MATERIALS PROVIDED:
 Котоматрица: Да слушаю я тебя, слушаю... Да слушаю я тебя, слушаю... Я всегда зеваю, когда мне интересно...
---
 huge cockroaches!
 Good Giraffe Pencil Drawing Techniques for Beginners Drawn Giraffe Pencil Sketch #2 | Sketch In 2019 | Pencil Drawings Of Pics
---
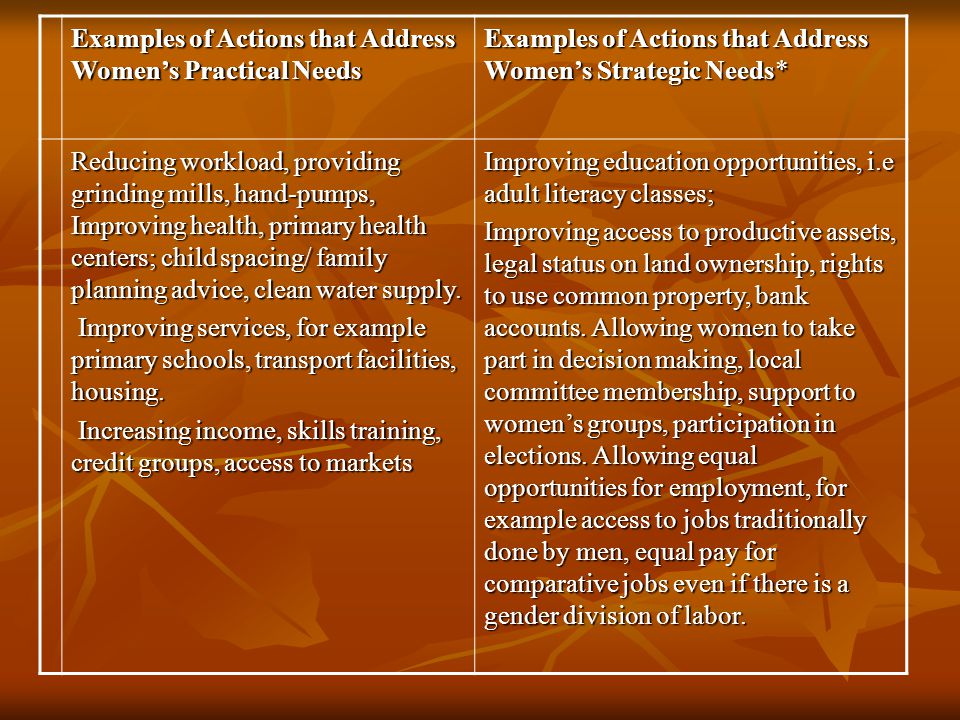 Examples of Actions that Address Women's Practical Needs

GOAL OF THE EXERCISE:
Above are some lines. Repeat exactly, and only, those from the line that has "huge cockroaches!" through the line that has "Good Giraffe Pencil".

RESULT:
 huge cockroaches!
 Good Giraffe Pencil Drawing Techniques for Beginners Drawn Giraffe Pencil Sketch #2 | Sketch In 2019 | Pencil Drawings Of Pics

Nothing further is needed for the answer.